Быть может, то было призвание свыше? Быть может, угрызенья совести обратили его на путь истинный? Но он не сделался ни строже в своих привычках, ни умереннее в своих вожделениях. Казалось, он испытывал отвращение к жизни — но не желание исправить ее.

Невзирая на то, родичи его решили, что для святого собора града Порто лучше епископа не сыскать, поскольку сей рыцарь распростился с воинским делом, притворился, что погружен в богословие, к тому же член их семейства, а еще потому, что звание епископа Порто давало доход, почет и власть и по сей причине более приличествовало сеньору, снизошедшему до сана духовного, нежели какому-нибудь виллану-монаху, если бы вздумал тот притязать на епископский сан, обосновывая притязания своей ученостью да святостью, каковые у вилланов недорого стоят, ибо достаются им даром.

Именно так поняли дело члены королевского совета; впрочем, так ли они его поняли или по-иному, но посоветовали королю сделать епископом именно этого претендента. И сей дворянин, до той поры всего лишь простой рыцарь, под началом у коего было несколько копейщиков, стал большим вельможей, могущественным и богатым, епископом города Порто — этим все сказано, — теперь он купался в роскоши и мог утолять все свои вожделения и желания.
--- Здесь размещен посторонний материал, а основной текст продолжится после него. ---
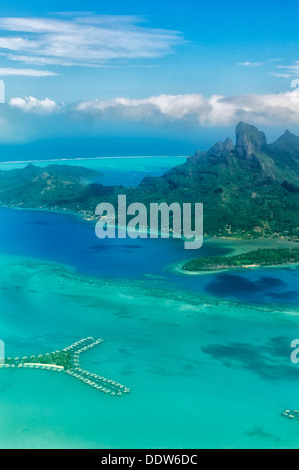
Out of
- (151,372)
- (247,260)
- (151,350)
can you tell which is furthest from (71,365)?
(247,260)

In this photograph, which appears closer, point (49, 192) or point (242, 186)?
point (242, 186)

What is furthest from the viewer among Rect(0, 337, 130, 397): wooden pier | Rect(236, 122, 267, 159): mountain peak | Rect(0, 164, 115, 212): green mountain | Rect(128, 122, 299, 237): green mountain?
Rect(0, 164, 115, 212): green mountain

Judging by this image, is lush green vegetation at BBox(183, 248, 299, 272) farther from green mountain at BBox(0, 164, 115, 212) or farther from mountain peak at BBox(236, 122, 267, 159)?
green mountain at BBox(0, 164, 115, 212)

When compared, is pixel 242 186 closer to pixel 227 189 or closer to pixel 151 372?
pixel 227 189

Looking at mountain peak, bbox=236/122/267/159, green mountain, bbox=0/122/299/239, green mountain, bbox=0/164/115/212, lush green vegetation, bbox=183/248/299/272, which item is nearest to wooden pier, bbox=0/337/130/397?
lush green vegetation, bbox=183/248/299/272
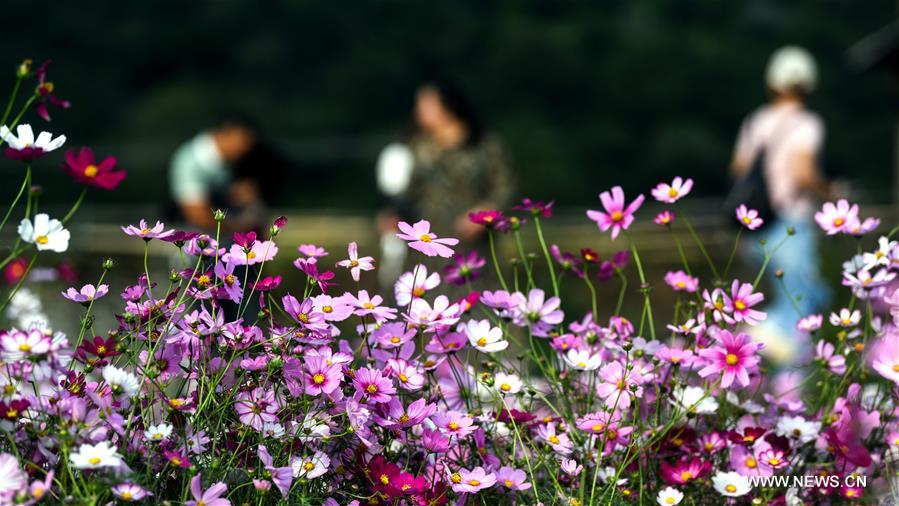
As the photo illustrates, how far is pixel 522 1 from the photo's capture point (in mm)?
27766

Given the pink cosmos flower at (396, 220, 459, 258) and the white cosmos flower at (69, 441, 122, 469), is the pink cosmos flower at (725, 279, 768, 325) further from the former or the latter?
the white cosmos flower at (69, 441, 122, 469)

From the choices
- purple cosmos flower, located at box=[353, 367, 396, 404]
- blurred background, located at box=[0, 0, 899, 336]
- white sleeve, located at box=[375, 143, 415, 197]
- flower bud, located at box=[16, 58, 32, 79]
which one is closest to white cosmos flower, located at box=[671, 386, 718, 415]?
purple cosmos flower, located at box=[353, 367, 396, 404]

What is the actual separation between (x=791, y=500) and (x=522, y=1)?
26.7 metres

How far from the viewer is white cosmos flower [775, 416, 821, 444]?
1822 mm

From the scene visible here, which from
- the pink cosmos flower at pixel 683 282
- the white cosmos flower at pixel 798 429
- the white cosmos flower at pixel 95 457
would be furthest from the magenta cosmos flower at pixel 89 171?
the white cosmos flower at pixel 798 429

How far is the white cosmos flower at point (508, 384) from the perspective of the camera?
1726 millimetres

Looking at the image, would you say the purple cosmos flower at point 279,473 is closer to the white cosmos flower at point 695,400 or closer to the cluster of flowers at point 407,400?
the cluster of flowers at point 407,400

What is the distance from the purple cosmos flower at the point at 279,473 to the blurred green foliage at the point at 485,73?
2141 centimetres

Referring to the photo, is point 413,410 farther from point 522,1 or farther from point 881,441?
point 522,1

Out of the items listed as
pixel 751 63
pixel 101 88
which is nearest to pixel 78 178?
pixel 101 88

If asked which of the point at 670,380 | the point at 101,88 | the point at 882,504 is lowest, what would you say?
the point at 882,504

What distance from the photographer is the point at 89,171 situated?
1.51 meters

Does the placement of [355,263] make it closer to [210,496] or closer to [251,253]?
[251,253]

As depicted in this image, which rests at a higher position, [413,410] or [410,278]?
[410,278]
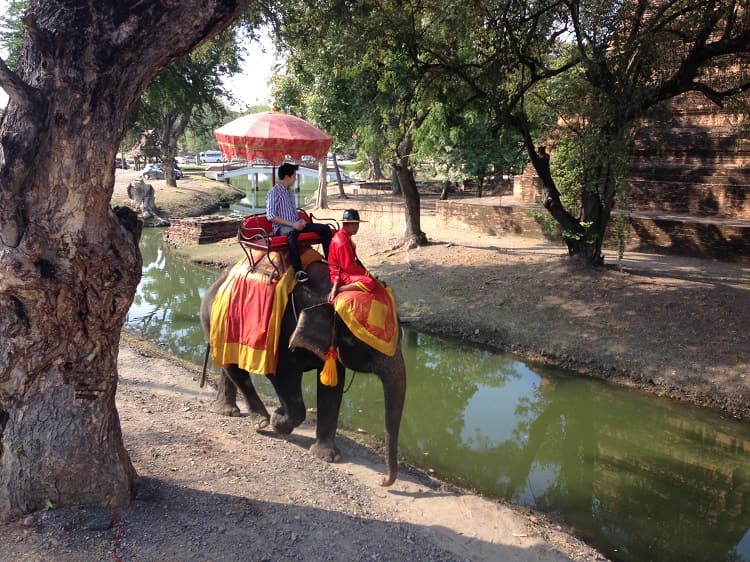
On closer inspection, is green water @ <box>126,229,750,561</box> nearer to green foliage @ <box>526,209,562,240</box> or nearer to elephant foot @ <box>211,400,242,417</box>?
elephant foot @ <box>211,400,242,417</box>

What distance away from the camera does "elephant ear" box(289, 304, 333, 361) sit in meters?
5.46

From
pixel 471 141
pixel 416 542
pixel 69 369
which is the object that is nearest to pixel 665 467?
pixel 416 542

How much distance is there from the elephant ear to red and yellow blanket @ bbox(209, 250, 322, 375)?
423mm

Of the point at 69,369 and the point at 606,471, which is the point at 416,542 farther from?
the point at 606,471

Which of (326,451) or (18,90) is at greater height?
(18,90)

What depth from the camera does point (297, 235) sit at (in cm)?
618

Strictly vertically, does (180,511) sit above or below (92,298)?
below

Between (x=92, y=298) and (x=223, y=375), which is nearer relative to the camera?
(x=92, y=298)

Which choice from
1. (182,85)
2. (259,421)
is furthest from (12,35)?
(259,421)

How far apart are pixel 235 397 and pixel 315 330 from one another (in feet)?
7.43

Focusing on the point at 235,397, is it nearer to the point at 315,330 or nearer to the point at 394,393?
the point at 315,330

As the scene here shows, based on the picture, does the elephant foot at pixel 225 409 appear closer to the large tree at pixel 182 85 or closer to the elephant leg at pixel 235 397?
the elephant leg at pixel 235 397

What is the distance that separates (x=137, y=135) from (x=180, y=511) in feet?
34.8

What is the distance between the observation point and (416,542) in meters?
4.87
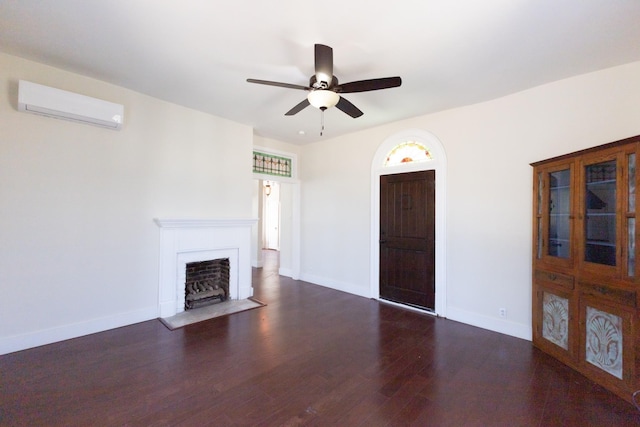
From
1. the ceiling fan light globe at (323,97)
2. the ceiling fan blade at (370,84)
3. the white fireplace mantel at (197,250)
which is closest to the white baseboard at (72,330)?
the white fireplace mantel at (197,250)

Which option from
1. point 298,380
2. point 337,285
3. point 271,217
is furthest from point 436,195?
point 271,217

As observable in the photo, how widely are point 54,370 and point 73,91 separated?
2858 mm

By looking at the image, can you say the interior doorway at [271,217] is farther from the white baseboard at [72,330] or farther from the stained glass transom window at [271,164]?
the white baseboard at [72,330]

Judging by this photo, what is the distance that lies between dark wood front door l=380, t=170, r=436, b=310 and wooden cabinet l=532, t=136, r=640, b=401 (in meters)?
1.23

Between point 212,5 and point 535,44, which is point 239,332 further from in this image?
point 535,44

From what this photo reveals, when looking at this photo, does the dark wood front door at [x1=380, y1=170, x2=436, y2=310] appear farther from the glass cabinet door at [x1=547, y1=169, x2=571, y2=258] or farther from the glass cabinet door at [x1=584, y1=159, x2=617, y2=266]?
the glass cabinet door at [x1=584, y1=159, x2=617, y2=266]

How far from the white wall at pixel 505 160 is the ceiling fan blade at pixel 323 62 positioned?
2.29 meters

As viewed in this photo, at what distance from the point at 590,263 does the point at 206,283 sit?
475 cm

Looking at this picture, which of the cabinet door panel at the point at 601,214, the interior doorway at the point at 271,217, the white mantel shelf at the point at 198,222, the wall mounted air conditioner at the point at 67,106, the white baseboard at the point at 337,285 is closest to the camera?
the cabinet door panel at the point at 601,214

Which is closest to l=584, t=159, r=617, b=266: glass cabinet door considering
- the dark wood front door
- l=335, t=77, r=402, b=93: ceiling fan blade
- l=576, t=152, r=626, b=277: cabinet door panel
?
l=576, t=152, r=626, b=277: cabinet door panel

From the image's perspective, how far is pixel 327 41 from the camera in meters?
2.30

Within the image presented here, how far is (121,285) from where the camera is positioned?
330 centimetres

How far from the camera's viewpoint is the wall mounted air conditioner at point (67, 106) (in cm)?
262

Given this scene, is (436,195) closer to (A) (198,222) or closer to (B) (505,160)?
(B) (505,160)
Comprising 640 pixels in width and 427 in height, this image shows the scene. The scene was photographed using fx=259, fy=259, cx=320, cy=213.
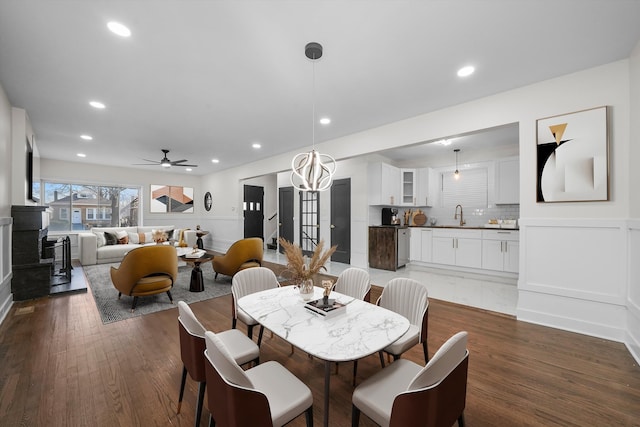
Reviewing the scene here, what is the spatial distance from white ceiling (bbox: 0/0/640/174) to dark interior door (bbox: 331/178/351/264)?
245 cm

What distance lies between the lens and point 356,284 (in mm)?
2443

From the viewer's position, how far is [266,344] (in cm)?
257

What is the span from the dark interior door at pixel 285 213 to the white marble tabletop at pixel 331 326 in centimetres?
571

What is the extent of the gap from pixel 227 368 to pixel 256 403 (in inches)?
6.8

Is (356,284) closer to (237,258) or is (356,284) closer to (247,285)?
(247,285)

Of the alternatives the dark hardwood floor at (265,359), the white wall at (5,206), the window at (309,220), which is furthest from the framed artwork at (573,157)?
the white wall at (5,206)

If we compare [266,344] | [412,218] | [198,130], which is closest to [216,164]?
[198,130]

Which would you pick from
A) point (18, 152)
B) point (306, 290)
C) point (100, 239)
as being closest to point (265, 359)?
point (306, 290)

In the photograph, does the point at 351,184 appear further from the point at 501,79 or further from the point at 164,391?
the point at 164,391

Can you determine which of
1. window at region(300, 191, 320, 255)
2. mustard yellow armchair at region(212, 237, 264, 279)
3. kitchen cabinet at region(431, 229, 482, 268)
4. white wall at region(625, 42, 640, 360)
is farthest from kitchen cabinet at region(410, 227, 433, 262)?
mustard yellow armchair at region(212, 237, 264, 279)

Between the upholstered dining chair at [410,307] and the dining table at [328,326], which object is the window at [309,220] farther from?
the dining table at [328,326]

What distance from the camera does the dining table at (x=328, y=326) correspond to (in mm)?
1257

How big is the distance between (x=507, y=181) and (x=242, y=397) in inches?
241

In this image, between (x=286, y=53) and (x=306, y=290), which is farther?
(x=286, y=53)
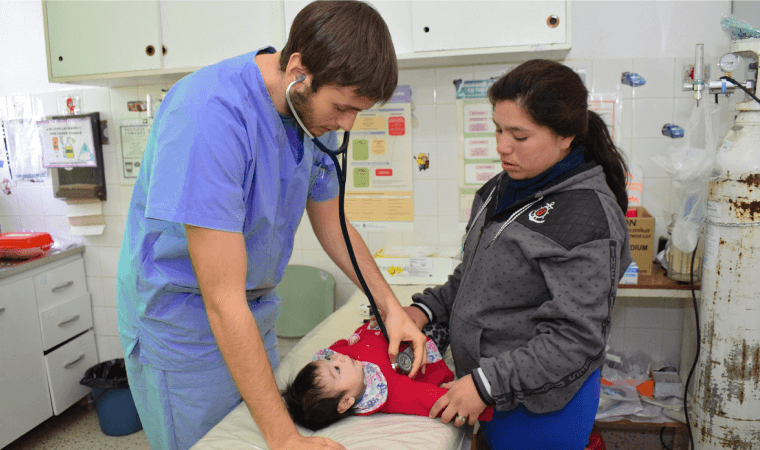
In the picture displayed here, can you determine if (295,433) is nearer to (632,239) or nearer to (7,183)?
(632,239)

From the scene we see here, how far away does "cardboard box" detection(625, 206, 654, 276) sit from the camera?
6.40ft

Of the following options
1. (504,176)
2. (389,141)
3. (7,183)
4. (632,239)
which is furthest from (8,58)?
(632,239)

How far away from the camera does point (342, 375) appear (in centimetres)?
119

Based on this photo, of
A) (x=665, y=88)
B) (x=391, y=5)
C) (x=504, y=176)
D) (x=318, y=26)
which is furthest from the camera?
(x=665, y=88)

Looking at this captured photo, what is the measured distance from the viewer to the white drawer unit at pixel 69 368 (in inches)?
101

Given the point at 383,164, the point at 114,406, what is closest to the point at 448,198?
the point at 383,164

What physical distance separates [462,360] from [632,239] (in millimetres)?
1067

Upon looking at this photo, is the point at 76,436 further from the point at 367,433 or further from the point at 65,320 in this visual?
the point at 367,433

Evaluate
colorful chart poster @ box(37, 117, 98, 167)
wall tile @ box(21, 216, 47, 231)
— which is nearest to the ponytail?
colorful chart poster @ box(37, 117, 98, 167)

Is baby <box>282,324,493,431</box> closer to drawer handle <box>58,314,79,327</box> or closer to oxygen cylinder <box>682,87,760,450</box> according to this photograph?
oxygen cylinder <box>682,87,760,450</box>

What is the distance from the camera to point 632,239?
199cm

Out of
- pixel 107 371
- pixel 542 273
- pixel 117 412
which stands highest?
pixel 542 273

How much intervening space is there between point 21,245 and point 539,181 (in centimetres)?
243

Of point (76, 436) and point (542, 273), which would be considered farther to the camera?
point (76, 436)
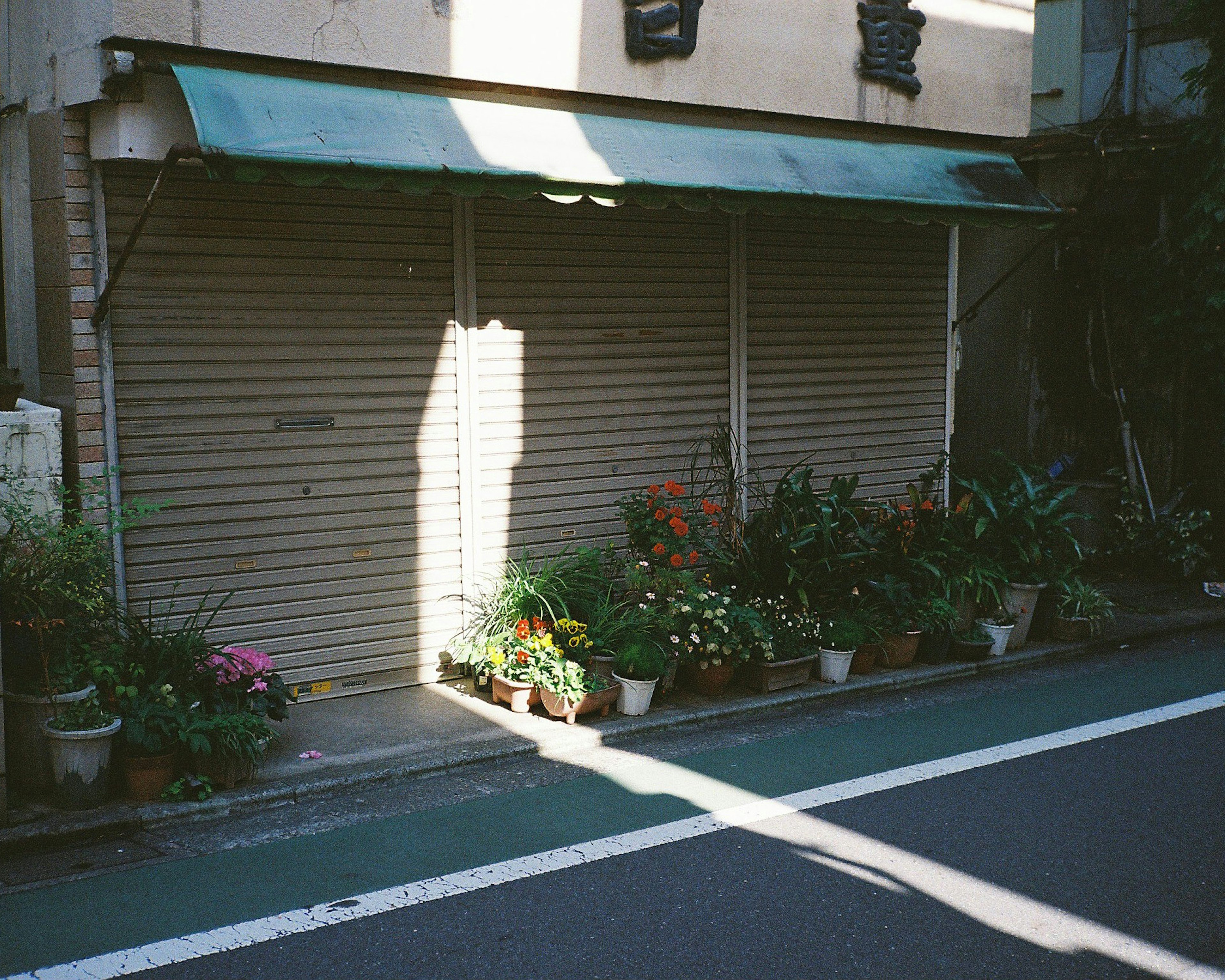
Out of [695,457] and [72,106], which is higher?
[72,106]

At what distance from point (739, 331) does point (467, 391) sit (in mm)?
2436

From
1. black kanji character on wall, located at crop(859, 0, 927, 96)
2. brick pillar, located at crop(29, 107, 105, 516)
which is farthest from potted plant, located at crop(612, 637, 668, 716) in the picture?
black kanji character on wall, located at crop(859, 0, 927, 96)

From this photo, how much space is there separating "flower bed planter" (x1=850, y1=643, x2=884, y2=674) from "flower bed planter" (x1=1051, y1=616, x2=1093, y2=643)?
6.51 ft

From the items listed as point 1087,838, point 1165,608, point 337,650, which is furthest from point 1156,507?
point 337,650

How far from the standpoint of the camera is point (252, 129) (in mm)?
6410

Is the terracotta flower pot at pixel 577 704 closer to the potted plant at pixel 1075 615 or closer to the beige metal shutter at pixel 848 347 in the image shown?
the beige metal shutter at pixel 848 347

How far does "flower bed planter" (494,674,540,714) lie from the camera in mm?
7703

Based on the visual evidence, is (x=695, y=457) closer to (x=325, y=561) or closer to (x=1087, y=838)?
(x=325, y=561)

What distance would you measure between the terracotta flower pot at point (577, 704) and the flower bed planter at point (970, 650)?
3.05 meters

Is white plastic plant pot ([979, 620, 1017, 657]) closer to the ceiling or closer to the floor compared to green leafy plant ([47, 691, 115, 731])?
closer to the floor

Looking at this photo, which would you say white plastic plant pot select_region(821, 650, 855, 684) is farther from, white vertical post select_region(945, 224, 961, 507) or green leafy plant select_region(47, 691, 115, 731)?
green leafy plant select_region(47, 691, 115, 731)

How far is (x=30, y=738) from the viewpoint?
621 centimetres

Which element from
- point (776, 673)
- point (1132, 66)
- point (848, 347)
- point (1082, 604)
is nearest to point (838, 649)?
point (776, 673)

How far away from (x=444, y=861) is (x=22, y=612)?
256 cm
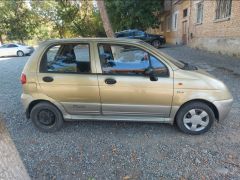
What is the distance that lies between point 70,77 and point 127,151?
151 centimetres

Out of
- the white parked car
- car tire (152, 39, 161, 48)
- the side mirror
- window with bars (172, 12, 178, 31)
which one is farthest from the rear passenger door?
window with bars (172, 12, 178, 31)

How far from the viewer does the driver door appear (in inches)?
140

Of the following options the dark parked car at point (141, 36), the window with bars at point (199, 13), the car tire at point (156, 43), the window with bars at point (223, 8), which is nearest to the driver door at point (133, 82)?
the window with bars at point (223, 8)

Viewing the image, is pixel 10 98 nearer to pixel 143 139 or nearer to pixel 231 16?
pixel 143 139

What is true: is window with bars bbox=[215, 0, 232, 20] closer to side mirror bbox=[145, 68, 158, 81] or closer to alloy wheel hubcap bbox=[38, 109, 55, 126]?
side mirror bbox=[145, 68, 158, 81]

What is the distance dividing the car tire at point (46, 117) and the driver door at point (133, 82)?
903mm

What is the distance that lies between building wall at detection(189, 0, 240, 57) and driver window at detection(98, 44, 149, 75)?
346 inches

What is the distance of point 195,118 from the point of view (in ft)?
12.2

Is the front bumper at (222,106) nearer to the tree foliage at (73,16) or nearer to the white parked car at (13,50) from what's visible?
the white parked car at (13,50)

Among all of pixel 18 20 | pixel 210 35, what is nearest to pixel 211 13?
pixel 210 35

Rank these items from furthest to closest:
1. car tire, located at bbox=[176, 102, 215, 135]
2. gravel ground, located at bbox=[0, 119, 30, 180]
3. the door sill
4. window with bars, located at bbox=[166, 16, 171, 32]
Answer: window with bars, located at bbox=[166, 16, 171, 32] → the door sill → car tire, located at bbox=[176, 102, 215, 135] → gravel ground, located at bbox=[0, 119, 30, 180]

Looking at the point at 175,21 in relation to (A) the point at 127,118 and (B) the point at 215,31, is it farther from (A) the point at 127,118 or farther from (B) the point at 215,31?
(A) the point at 127,118

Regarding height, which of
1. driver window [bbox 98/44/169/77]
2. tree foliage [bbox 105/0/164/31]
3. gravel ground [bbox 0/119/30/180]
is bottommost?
gravel ground [bbox 0/119/30/180]

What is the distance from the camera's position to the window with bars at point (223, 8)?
1186 cm
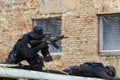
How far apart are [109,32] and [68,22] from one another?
1.25 metres

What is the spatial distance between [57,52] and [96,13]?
1.82 m

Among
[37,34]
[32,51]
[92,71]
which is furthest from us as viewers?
[92,71]

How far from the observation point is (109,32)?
50.7ft

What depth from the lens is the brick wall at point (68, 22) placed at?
1528cm

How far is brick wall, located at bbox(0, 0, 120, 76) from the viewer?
50.1 ft

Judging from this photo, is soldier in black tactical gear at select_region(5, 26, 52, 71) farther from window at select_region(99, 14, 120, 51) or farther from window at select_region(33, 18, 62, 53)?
window at select_region(33, 18, 62, 53)

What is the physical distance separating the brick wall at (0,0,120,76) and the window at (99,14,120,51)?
21cm

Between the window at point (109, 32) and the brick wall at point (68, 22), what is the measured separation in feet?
0.68

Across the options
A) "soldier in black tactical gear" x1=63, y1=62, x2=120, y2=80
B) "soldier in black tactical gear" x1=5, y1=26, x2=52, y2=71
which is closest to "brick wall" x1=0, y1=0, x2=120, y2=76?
"soldier in black tactical gear" x1=63, y1=62, x2=120, y2=80

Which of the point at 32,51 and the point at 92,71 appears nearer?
the point at 32,51

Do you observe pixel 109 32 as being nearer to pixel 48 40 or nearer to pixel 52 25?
pixel 52 25

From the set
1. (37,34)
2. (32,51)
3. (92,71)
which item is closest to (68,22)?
(92,71)

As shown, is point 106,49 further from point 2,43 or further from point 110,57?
point 2,43

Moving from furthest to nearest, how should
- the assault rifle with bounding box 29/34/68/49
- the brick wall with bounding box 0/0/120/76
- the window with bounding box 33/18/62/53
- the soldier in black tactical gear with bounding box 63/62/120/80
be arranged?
the window with bounding box 33/18/62/53
the brick wall with bounding box 0/0/120/76
the soldier in black tactical gear with bounding box 63/62/120/80
the assault rifle with bounding box 29/34/68/49
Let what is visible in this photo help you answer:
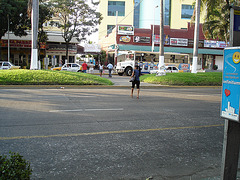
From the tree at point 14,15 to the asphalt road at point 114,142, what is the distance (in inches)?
957

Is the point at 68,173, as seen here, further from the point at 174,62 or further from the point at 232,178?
the point at 174,62

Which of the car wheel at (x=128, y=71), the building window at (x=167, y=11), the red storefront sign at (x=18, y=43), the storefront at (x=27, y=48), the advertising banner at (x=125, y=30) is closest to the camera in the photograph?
the car wheel at (x=128, y=71)

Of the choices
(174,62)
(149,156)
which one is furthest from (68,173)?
(174,62)

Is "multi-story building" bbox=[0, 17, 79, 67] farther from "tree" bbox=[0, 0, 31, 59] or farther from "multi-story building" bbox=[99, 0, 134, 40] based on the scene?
"multi-story building" bbox=[99, 0, 134, 40]

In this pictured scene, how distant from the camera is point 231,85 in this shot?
3.12 meters

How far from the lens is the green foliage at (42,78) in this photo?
16.4 meters

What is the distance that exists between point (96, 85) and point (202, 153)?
13366mm

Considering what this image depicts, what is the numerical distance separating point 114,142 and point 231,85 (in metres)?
3.08

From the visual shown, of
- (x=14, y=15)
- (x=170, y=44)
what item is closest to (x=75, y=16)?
(x=14, y=15)

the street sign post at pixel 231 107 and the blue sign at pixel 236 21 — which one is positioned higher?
the blue sign at pixel 236 21

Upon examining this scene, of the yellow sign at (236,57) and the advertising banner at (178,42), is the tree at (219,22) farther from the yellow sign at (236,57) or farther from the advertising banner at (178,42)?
the yellow sign at (236,57)

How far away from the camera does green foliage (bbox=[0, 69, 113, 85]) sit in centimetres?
1644

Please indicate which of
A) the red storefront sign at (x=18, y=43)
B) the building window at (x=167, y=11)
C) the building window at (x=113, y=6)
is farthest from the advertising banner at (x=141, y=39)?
the building window at (x=167, y=11)

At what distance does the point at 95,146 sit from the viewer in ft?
17.2
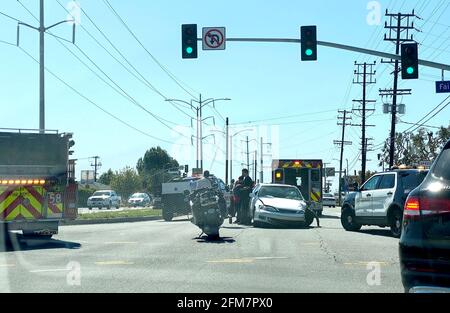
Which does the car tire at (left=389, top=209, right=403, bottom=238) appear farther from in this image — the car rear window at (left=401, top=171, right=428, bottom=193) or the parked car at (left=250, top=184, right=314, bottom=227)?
the parked car at (left=250, top=184, right=314, bottom=227)

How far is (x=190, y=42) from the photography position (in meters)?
19.8

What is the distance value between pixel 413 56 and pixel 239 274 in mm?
13526

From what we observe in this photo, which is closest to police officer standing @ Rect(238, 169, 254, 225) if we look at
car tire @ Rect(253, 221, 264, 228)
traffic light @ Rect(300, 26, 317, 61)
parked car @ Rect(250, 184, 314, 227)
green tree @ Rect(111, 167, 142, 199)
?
parked car @ Rect(250, 184, 314, 227)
Был ли он счастлив? Не был. В глубине этого сердца засел острый шип, который непрестанно терзал его, а порою доводил до отчаяния, и от этого епископ становился еще ожесточеннее, высокомернее, деспотичнее и беспощаднее, чем был по природе.

И в часы одиночества, когда он оставался сам-друг с собственной совестью, шип этот терзал его с особою силою, превращался в отравленное жало, которое причиняло ему такую муку… О, нет в жизни муки страшнее, чем эта, и она в тысячу раз сильнее, чем все муки смерти.

Так возблагодарим же нашего ангела-хранителя, коль нам посчастливилось не изведать этой муки.